* Task details *
Every line that holds the word "frames" needs to be copied from the data below.

* Supplied records *
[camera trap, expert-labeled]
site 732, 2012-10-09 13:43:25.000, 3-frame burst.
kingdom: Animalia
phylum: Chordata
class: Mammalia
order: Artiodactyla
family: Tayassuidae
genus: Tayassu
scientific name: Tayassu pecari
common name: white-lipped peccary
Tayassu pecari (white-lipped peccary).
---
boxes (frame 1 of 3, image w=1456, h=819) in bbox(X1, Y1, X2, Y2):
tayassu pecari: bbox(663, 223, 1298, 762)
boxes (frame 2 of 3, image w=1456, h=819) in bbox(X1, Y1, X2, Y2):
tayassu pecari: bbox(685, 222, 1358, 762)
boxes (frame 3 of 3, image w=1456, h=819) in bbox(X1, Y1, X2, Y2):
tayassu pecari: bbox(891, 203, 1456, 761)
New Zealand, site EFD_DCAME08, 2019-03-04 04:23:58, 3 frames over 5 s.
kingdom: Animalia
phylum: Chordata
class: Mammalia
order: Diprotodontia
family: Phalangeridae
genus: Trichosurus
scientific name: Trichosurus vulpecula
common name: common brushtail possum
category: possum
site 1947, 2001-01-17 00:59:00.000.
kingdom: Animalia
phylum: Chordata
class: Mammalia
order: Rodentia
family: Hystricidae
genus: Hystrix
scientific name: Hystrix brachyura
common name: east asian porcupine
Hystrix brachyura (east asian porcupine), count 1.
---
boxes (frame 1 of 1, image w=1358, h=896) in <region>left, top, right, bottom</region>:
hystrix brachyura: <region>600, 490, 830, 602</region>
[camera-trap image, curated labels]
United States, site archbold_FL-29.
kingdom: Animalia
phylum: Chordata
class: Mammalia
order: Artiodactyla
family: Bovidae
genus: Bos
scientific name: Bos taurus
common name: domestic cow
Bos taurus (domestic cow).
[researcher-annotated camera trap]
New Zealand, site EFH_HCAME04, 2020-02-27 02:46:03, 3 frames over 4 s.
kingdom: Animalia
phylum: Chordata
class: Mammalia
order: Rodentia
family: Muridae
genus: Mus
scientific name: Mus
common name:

* Written response *
New Zealand, site EFD_DCAME08, 2019-03-04 04:23:58, 3 frames over 5 s.
New Zealand, site EFH_HCAME04, 2020-02-27 02:46:03, 3 frames over 4 s.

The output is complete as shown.